[Items listed in a dataset]
########################################
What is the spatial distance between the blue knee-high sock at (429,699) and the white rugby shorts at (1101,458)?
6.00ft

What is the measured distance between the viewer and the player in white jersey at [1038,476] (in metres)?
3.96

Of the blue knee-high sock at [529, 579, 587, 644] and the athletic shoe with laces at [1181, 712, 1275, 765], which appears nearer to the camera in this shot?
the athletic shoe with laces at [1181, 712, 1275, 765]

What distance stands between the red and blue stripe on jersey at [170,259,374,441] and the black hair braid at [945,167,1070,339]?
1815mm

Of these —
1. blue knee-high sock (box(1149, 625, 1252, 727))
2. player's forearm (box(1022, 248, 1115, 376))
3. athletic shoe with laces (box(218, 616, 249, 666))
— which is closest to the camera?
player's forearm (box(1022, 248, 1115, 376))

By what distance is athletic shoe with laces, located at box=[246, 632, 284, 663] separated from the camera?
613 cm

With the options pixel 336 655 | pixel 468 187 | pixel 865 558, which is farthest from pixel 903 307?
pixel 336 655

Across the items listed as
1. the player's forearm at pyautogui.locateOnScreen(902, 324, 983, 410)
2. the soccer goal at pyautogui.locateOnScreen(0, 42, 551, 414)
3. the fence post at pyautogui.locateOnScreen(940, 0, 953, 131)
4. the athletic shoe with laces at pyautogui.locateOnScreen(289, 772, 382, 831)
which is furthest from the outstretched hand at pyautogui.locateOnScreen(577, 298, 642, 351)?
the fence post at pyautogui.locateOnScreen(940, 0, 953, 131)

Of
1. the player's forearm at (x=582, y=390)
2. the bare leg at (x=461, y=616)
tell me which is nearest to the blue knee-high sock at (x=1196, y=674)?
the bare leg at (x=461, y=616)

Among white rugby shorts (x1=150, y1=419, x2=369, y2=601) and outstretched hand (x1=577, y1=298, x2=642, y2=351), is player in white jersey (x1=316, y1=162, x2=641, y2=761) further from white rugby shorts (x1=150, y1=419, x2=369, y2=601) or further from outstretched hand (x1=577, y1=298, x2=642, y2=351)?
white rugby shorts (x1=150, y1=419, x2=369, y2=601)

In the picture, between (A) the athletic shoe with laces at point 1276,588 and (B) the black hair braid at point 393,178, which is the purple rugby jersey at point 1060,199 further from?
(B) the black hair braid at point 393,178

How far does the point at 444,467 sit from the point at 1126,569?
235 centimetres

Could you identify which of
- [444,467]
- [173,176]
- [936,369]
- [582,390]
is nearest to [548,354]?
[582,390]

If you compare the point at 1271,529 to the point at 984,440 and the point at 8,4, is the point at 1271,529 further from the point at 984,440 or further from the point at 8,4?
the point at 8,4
########################################
Work instructions: The lines to reproduce run from the one that contains "By what distance" through the last line above; copy them exactly.

Finished task:
By what distance is athletic shoe with laces, located at box=[246, 632, 284, 663] separated from the camera?
613 cm

With the options pixel 336 655 | pixel 468 187 | pixel 865 558, which is farthest from pixel 903 307?
pixel 336 655

Across the items listed as
1. the player's forearm at pyautogui.locateOnScreen(902, 324, 983, 410)
2. the soccer goal at pyautogui.locateOnScreen(0, 42, 551, 414)
3. the fence post at pyautogui.locateOnScreen(940, 0, 953, 131)
4. the athletic shoe with laces at pyautogui.locateOnScreen(289, 772, 382, 831)
which is furthest from the outstretched hand at pyautogui.locateOnScreen(577, 298, 642, 351)?
the fence post at pyautogui.locateOnScreen(940, 0, 953, 131)

Of
1. the player's forearm at (x=582, y=390)
2. the bare leg at (x=461, y=616)
tell me which is nearest to the blue knee-high sock at (x=1196, y=674)?
the bare leg at (x=461, y=616)

Among white rugby shorts (x1=150, y1=419, x2=369, y2=601) and outstretched hand (x1=577, y1=298, x2=642, y2=351), is player in white jersey (x1=316, y1=162, x2=641, y2=761) further from white rugby shorts (x1=150, y1=419, x2=369, y2=601) or further from outstretched hand (x1=577, y1=298, x2=642, y2=351)?
white rugby shorts (x1=150, y1=419, x2=369, y2=601)

In the picture, between (A) the athletic shoe with laces at point 1276,588 and (B) the black hair braid at point 393,178, which is the purple rugby jersey at point 1060,199 further from?
(B) the black hair braid at point 393,178

How far does the point at 444,467 sit from the point at 1126,569?
235 centimetres

Could you identify which of
- [444,467]
- [173,176]
- [936,369]
- [582,390]
is nearest to [548,354]?
[582,390]

If you compare the point at 1271,529 to the point at 984,440 and the point at 8,4, is the point at 1271,529 further from the point at 984,440 or further from the point at 8,4?
the point at 8,4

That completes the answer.